The detect directory is not the first place to look. It only generates windows for the assembly step. Even if detect misses an SV, there will still be 3 assembly windows that cover it (see above). The first place to look is at contig coverage over the SV. Do you see contigs there? If so, do they have the deletion?

If there are no contigs, then I would look at the alignment coverage in the "align" directory. If the alignments drop out, then so will the assemblies. If the alignments and contigs both look good, but there is no SV, then something else is wrong, and I would check again to make sure the SV is where you think it is.

For your artificial deletions, are you inserting "N", or random sequence into the reference? Stretches of N will break things.

The diminishing returns of non-redundant SVs is because subsequent samples are not adding as many new SVs that were not seen in previous samples. You would see this from any variant caller unless there was an extremely high false-positive and/or false-negative rate. The diminishing returns on novel SVs confirms that a large proportion of genomic variants in the population are being sampled.

AyushSaxena commented 4 years ago

For my novel insertions, I'm pulling the sequences from a different location (creating simultaneously a deletion and then an insertion).

I see your point about diminishing returns on non-redundant SV's. It does take care of both False positives and negatives.

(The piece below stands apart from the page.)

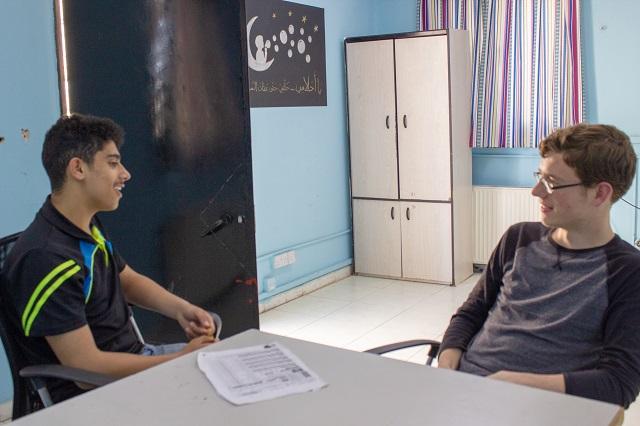 Zaki* and Jake practicing speaking English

I'll follow the steps you outlined and report back.

Thanks! Ayush

AyushSaxena commented 4 years ago

I've finished the case study on one of the simulated insertions (in the reference) that I expect as a deletion in my data.

I didn't find the region in the file "call/assembled_contigs.depth.bed" and the contig depth flanking the region (but still quite far away from the locus of interest) is 1. I didn't find this region using the old coordinates for the original genome and the new coordinates in the simulated genome. So, I'm assuming it's not covered at all.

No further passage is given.